Om de regelgeving te vertalen naar de Nederlandse context is de Energy Efficient Mortgages Hub (EEM NL Hub) in het leven geroepen. Mahieu: “We merkten dat er steeds meer vraagstukken op ons afkwamen op het gebied van wet- & regelgeving en data. Wij zijn dit initiatief begonnen om die te kunnen toepassen op een specifieke markt als Nederland.” De Taxonomie heeft drie smaken voor de financiering van hypotheekproducten: 1) nieuwbouw 2) bestaande bouw en 3) het verduurzamingsdepot. Langs die as zijn we onze analyse begonnen.
Nederland koploper?
Hoe doet Nederland het eigenlijk? Als we kijken naar de uitstoot per capita lopen we redelijk achter. Een land als Zweden stoot maar een kwart uit omdat ze veel kernenergie en waterkracht heeft. Maar als het gaat om discussies binnen de EU zitten we wel in de voorhoede. Wij denken niet: dit gaat heel veel geld kosten, maar: leg de lat maar hoog om de energietransitie te laten slagen. We zijn een serieuze speler die gelooft in gedrag in plaats van dwang.

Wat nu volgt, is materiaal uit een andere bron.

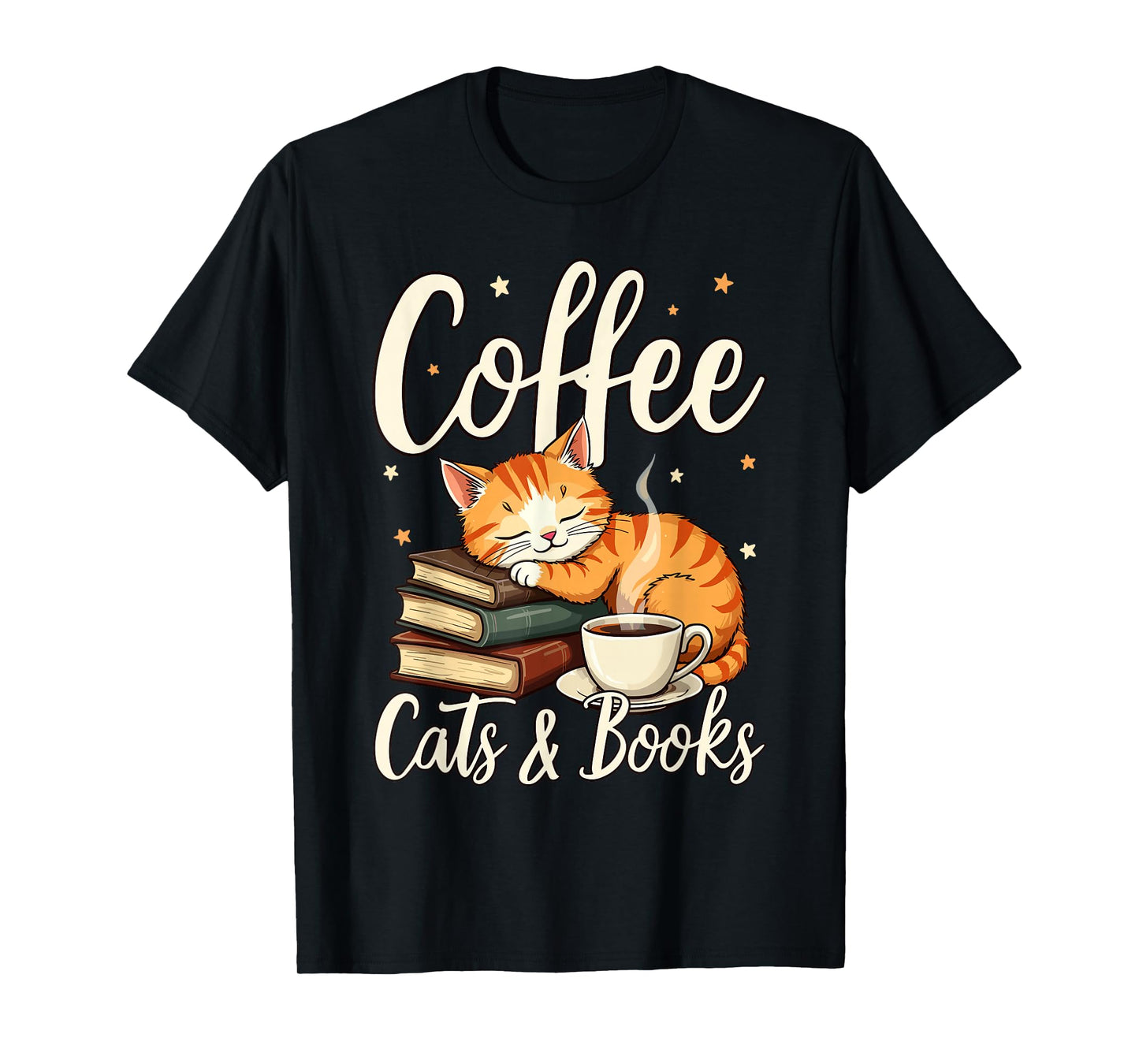 Coffee Cats And Books Lover, For Women & Men, Funny Coffee T-Shirt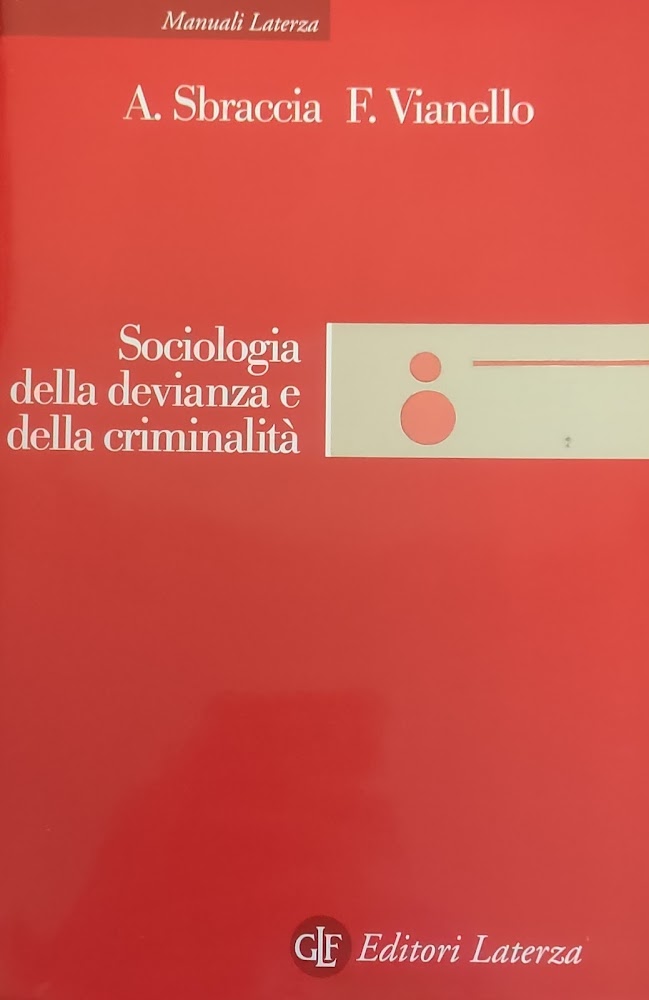 SOCIOLOGIA DELLA DEVIANZA E DELLA CRIMINALITA'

De vraag hoe groen de gebouwde omgeving in Nederland is, blijkt lastiger te beantwoorden. Niet elk huis heeft een energielabel en er zijn ook verschillende methodieken om die te meten. Van ongeveer veertig procent van de woningen weten we niet hoe goed de energieprestatie is. Voor het toekennen van een energielabel kijken we naar het geschatte energieverbruik in plaats van het daadwerkelijk energieverbruik
Energielabel versus energieprestatie
De nieuwe versie van EPBD schrijft voor dat lidstaten nationale klimaat- en renovatieplannen moeten opstellen. In die plannen geven lidstaten aan hoe ze de gebouwde omgeving gaan verduurzamen. Daar is een nulmeting voor nodig en jaarlijkse rapportages. “De overheid moet ervoor zorgen dat we beter inzicht in de energieprestaties van woningen krijgen”, aldus Schram.
Hoe werkt dit nu door voor de financiering van groene hypotheken? Veel hypotheekverstrekkers zijn bezig om de hypotheek te koppelen aan het energielabel op het onderpand. Ze willen bijvoorbeeld een korting geven als het pand een energielabel A heeft, of tegen een heel laag tarief een lening verstrekken voor een renovatie om het onderpand te verduurzamen. Daar ligt ook meteen de uitdaging. De Taxonomie verwijst soms naar het energielabel en soms naar de geschatte energieprestatie. En de energielabelmethodiek is niet consistent over heel Europa. Een energielabel A is in Nederland anders dan in Spanje. Hoe erg is dat eigenlijk?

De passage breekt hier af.